WHAT THE TASK ASKS:
Return every entry below verbatim, leaving out the pictures.

RECORD SET:
§ §
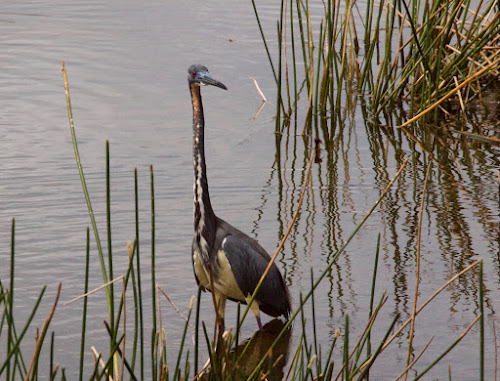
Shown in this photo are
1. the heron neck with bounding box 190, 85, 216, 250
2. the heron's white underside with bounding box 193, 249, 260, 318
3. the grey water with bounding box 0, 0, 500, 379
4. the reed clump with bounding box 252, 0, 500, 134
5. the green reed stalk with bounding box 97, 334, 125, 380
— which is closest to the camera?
the green reed stalk with bounding box 97, 334, 125, 380

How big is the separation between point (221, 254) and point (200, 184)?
38cm

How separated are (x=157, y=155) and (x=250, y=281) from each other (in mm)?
2411

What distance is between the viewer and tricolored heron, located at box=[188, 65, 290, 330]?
413 cm

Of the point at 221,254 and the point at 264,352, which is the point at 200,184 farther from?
the point at 264,352

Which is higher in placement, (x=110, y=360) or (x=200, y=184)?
(x=200, y=184)

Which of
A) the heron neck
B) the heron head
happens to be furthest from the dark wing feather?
the heron head

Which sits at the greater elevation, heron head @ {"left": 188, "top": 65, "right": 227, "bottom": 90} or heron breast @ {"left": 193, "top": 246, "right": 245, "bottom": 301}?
heron head @ {"left": 188, "top": 65, "right": 227, "bottom": 90}

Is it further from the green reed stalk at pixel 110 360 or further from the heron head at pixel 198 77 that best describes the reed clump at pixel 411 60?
the green reed stalk at pixel 110 360

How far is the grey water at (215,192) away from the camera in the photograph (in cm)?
433

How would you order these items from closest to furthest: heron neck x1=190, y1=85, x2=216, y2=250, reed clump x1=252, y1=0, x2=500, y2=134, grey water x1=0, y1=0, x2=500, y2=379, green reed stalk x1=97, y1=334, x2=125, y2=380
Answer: green reed stalk x1=97, y1=334, x2=125, y2=380
heron neck x1=190, y1=85, x2=216, y2=250
grey water x1=0, y1=0, x2=500, y2=379
reed clump x1=252, y1=0, x2=500, y2=134

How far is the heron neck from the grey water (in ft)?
§ §
OUTPUT FOR THIS EXERCISE:
Shown in this photo are
1. the heron neck with bounding box 190, 85, 216, 250
2. the heron's white underside with bounding box 193, 249, 260, 318
3. the grey water with bounding box 0, 0, 500, 379
4. the reed clump with bounding box 252, 0, 500, 134
5. the green reed stalk with bounding box 97, 334, 125, 380
— which is closest to the camera?
the green reed stalk with bounding box 97, 334, 125, 380

How big is the separation between point (221, 254) and point (200, 184)?
38cm

How separated are (x=157, y=155) and (x=250, y=281) from each other (in mm)?
2411

What distance is between the viewer and tricolored heron, located at box=[188, 65, 290, 330]?
413 cm

Of the point at 221,254 and the point at 264,352, which is the point at 200,184 farther from?
the point at 264,352

Which is higher in placement, (x=110, y=360) or (x=200, y=184)?
(x=200, y=184)

Which of
A) the heron neck
B) the heron head
happens to be furthest from the dark wing feather?
the heron head

Which sits at the greater elevation, heron head @ {"left": 188, "top": 65, "right": 227, "bottom": 90} or heron breast @ {"left": 193, "top": 246, "right": 245, "bottom": 301}?
heron head @ {"left": 188, "top": 65, "right": 227, "bottom": 90}

Is it further from the green reed stalk at pixel 110 360 or further from the heron head at pixel 198 77 that best describes the reed clump at pixel 411 60?
the green reed stalk at pixel 110 360

How far is the grey water at (215,192) away from the camera in the photograph (in cm)?
433

How would you order these items from closest to furthest: heron neck x1=190, y1=85, x2=216, y2=250, reed clump x1=252, y1=0, x2=500, y2=134, grey water x1=0, y1=0, x2=500, y2=379, green reed stalk x1=97, y1=334, x2=125, y2=380
Answer: green reed stalk x1=97, y1=334, x2=125, y2=380
heron neck x1=190, y1=85, x2=216, y2=250
grey water x1=0, y1=0, x2=500, y2=379
reed clump x1=252, y1=0, x2=500, y2=134

How far is the heron neck from the grey water (in ft)?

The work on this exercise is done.